** start of Supplied passage **

If I calculate correctly it’s 300*200/min. that is far far above our volume
It doesn’t happen when traffic is low, no issues last night for example.
TBH, I’m not really following this thread very closely. I mentioned the above as something you need to consider for your overall configuration, as seemingly strange delays can just be that the system is enforcing the constraints you specified.
Yea no worries at all! Appreciate all the help I’m getting while searching ![]()
If I understand that correctly it means that if the configuration forces a delay, it won’t necessarily cause a Delayed event (and thus not always write to spool)?
Also, scheduled queue is not necessarily related to writing to spool right?
if messages are throttled in ready queue due to shaping constraints, and the ready queue is not full, then they can sit in the ready queue until the throttle opens up and allows the queue maintainer to make progress, and won’t generate a Delayed event. The Delayed event is logged when moving messages back to the Scheduled queue, either because the ready queue is full or because a transient response was returned from the destination.
Spool is written to only once during reception, but if you’ve implemented lua events that modify the message or its metadata, you will trigger writes to the spool when the message is next moved to the Scheduled queue.

** end of Supplied passage **
** start of Listing **

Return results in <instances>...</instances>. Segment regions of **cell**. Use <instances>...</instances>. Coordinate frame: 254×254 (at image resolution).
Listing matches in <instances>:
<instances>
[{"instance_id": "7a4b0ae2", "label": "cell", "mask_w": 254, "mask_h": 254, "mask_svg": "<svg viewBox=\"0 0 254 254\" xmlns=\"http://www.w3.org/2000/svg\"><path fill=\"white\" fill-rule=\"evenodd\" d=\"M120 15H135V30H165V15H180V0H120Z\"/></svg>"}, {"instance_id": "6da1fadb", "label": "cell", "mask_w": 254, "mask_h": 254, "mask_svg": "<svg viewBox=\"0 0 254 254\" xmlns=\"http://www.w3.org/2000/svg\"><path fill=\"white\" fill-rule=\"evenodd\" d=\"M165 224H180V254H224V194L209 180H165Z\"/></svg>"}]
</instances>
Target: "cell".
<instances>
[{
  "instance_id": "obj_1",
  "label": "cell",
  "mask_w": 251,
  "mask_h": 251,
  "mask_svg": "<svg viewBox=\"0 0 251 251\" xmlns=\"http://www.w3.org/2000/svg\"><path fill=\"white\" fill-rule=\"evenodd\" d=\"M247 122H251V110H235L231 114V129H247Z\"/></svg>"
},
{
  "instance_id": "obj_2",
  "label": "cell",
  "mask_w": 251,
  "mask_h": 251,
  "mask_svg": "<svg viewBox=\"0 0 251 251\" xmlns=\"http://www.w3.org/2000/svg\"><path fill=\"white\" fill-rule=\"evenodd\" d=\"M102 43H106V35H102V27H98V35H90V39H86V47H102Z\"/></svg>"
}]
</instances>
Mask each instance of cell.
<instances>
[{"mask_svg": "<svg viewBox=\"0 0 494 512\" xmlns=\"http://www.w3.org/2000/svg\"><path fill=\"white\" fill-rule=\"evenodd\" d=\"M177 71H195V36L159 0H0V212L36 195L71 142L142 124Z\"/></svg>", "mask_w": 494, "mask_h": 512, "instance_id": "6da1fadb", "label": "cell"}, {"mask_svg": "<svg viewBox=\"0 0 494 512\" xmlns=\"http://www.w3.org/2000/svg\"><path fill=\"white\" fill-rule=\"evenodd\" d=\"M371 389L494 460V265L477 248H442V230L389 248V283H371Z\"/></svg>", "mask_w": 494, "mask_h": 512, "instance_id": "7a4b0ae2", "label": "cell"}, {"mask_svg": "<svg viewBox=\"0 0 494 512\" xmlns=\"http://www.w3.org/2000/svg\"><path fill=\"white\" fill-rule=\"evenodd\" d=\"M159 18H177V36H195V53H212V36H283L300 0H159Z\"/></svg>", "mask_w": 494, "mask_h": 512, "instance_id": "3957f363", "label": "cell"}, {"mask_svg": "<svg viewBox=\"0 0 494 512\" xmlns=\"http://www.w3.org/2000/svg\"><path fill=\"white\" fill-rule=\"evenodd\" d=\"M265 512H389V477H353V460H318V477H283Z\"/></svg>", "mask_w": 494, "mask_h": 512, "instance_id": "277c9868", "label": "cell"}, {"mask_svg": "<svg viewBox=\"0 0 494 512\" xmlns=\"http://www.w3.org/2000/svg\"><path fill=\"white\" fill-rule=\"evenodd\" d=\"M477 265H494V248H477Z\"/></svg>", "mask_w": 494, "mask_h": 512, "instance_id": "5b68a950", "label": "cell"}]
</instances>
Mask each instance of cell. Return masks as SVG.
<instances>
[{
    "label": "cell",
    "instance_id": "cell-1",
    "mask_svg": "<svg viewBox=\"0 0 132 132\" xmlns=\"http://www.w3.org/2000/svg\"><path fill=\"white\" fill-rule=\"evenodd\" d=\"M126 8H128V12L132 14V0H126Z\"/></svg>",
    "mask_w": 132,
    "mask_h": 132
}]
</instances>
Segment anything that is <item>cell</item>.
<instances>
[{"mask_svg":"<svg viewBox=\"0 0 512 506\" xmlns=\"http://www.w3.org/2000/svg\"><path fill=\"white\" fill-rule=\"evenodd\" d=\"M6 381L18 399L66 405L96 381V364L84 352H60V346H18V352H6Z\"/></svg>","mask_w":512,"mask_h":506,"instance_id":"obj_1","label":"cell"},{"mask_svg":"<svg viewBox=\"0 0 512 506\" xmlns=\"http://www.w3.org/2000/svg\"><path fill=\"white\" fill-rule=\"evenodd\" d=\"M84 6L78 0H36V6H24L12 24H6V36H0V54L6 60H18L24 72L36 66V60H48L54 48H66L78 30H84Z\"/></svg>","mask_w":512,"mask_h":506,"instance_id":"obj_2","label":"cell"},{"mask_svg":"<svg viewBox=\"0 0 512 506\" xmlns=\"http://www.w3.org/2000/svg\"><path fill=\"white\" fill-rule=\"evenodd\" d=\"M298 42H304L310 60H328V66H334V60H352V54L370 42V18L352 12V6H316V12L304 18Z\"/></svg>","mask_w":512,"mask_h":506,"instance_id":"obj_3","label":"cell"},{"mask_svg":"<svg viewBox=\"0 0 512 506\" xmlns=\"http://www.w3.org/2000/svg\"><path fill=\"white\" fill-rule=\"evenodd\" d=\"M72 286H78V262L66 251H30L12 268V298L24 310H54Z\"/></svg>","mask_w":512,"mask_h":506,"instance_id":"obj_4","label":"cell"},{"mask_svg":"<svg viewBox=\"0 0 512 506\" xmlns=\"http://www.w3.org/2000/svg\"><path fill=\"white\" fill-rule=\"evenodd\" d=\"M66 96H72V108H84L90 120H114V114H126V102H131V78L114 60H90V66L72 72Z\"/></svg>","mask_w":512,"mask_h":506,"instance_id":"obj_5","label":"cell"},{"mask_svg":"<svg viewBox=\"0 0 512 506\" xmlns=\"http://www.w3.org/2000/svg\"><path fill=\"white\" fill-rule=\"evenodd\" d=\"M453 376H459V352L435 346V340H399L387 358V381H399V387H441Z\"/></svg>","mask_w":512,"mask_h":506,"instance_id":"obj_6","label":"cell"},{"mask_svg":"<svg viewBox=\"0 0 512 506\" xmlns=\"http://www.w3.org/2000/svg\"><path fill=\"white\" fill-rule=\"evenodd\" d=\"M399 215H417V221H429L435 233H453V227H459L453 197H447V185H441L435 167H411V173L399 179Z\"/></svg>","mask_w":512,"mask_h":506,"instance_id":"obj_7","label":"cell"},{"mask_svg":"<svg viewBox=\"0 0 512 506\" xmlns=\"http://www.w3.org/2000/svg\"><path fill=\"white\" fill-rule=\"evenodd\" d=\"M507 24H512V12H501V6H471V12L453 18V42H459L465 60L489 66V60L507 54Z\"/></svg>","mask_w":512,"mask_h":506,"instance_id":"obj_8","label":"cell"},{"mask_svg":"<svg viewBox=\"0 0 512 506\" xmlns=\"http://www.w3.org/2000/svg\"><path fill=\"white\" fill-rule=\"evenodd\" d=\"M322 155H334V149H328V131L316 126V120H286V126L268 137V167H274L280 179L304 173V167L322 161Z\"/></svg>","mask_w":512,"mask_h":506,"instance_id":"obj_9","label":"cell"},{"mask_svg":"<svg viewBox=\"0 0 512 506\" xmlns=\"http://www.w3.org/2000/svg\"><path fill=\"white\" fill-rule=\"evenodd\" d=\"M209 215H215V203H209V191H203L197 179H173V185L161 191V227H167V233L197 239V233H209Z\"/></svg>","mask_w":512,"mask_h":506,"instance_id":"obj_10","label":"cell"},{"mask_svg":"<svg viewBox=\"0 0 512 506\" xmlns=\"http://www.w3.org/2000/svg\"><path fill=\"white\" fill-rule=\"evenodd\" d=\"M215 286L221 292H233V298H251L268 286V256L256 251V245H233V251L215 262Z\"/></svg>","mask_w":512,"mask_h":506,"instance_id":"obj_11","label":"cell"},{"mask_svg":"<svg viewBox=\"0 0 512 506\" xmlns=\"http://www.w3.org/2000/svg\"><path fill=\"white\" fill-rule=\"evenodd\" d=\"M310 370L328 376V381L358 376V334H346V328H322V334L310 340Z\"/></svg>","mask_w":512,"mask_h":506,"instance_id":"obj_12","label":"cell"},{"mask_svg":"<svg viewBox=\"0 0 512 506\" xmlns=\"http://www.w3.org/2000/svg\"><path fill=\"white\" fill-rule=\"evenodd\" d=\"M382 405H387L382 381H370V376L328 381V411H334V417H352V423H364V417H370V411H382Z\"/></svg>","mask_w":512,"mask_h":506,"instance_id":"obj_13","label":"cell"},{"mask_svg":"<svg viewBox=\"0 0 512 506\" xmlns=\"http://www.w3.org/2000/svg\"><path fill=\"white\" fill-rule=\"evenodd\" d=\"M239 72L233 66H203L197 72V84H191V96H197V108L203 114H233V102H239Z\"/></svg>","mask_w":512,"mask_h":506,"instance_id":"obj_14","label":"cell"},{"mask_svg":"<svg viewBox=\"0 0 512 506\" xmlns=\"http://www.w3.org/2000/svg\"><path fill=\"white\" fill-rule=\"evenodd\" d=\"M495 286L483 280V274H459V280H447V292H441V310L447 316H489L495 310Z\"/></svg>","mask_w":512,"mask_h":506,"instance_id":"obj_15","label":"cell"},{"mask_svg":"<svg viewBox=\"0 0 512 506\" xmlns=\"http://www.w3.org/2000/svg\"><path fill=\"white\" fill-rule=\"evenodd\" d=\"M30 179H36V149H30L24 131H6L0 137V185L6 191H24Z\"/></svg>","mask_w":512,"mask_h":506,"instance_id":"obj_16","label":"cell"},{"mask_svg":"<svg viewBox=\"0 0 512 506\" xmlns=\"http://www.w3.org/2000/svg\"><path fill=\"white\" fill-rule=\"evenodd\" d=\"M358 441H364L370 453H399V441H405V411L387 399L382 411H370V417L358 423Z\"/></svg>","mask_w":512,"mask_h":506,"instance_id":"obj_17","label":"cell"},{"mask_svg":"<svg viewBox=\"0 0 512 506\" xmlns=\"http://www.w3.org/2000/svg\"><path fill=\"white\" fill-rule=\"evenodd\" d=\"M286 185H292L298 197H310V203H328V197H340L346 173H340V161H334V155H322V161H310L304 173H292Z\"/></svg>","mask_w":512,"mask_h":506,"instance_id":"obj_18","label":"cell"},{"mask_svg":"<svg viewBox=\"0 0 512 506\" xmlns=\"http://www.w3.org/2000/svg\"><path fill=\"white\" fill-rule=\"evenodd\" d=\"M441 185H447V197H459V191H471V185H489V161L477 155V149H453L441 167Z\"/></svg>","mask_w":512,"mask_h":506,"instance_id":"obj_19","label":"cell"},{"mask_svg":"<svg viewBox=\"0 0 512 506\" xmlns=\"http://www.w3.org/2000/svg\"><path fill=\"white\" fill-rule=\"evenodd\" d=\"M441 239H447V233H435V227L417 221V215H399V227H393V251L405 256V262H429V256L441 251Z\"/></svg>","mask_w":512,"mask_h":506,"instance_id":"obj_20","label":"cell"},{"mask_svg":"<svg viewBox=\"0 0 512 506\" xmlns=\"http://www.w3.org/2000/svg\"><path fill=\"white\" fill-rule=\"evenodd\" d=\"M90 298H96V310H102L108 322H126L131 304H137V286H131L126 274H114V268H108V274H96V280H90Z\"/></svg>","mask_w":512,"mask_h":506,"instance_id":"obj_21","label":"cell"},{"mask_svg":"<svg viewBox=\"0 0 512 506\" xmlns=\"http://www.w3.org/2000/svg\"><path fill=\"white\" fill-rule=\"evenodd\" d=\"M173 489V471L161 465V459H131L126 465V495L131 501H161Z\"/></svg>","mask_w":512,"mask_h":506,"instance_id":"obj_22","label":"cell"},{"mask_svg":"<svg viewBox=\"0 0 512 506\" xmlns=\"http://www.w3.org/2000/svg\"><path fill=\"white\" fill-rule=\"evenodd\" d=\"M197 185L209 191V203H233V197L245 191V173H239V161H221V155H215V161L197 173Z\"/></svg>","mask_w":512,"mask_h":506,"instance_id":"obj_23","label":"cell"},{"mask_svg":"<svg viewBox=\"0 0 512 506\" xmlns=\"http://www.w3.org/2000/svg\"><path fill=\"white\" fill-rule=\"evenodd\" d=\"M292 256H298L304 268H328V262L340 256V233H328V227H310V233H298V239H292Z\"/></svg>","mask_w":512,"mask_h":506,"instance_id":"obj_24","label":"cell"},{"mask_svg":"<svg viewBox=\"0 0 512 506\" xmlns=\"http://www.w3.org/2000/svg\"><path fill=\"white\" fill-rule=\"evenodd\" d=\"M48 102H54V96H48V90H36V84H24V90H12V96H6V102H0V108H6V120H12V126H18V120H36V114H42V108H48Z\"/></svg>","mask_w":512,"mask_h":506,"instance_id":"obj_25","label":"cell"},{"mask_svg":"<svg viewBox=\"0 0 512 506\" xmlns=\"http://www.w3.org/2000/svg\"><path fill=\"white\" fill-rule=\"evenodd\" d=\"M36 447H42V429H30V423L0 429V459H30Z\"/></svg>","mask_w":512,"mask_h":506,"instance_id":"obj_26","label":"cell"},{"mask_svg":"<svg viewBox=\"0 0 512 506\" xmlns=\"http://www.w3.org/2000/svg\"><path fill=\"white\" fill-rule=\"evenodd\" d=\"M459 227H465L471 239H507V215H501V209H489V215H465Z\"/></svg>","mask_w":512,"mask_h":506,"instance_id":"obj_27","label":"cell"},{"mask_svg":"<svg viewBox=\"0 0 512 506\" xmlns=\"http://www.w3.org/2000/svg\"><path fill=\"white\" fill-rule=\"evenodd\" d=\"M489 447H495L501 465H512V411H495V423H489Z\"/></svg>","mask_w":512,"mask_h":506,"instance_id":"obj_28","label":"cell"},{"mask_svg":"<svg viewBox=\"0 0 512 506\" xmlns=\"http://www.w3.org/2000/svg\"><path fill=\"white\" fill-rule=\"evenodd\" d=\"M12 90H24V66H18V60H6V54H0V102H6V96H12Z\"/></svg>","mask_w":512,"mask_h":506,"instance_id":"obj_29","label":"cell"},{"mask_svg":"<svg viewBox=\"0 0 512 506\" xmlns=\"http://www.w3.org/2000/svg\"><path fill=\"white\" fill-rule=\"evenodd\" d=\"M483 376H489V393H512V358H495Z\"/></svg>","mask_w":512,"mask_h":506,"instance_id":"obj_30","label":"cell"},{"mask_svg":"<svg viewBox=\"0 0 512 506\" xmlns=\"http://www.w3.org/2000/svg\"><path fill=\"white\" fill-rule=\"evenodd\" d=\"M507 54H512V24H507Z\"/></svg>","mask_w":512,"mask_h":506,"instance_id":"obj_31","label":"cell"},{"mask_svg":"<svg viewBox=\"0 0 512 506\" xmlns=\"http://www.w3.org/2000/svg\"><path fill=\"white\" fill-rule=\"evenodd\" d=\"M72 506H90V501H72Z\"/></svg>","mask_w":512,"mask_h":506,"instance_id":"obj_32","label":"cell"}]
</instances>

** end of Listing **

◆ What you have to do
Please resume the forum discussion about message queues and spool writes, starting right after its final sentence.

◆ Answer below
we try to be smart about moving messages back to the Scheduled queue if the throttle is long enough to warrant it, so that things aren’t silently lingering
I’d suggest looking at delayed_due_to_ready_queue_full, delayed_due_to_message_rate_throttle and delayed_due_to_throttle_insert_ready metrics. Ideally those are all zero, but they might be non-zero in your case, and suggest what to look at next
Amazing, appreciate this! Thanks
Wanted to post an update here, after lots of tinkering I found our sweet spot I think! Mostly increased max_connection_rate and that definitely did the trick while not increasing transient failures.
Really want to share my appreciation to all the help I was getting here, thanks a lot.
Back again with the same issue haha, but wanted to quickly check.
We again increased the connection rate, but are seeing that mails to MS365 are stuck in the ready queue because of:
connection_limited: acquiring connection lease shaping-provider-office365-t-ip-1-limit @ 2025-12-01 11:14:26.186226304 UTC
However, I did increase the limit a lot:
match=[{MXSuffix=".mail.protection.outlook.com"}]
max_deliveries_per_connection = 30
provider_connection_limit = 25
max_message_rate = "500/s"
max_connection_rate = "2000/min"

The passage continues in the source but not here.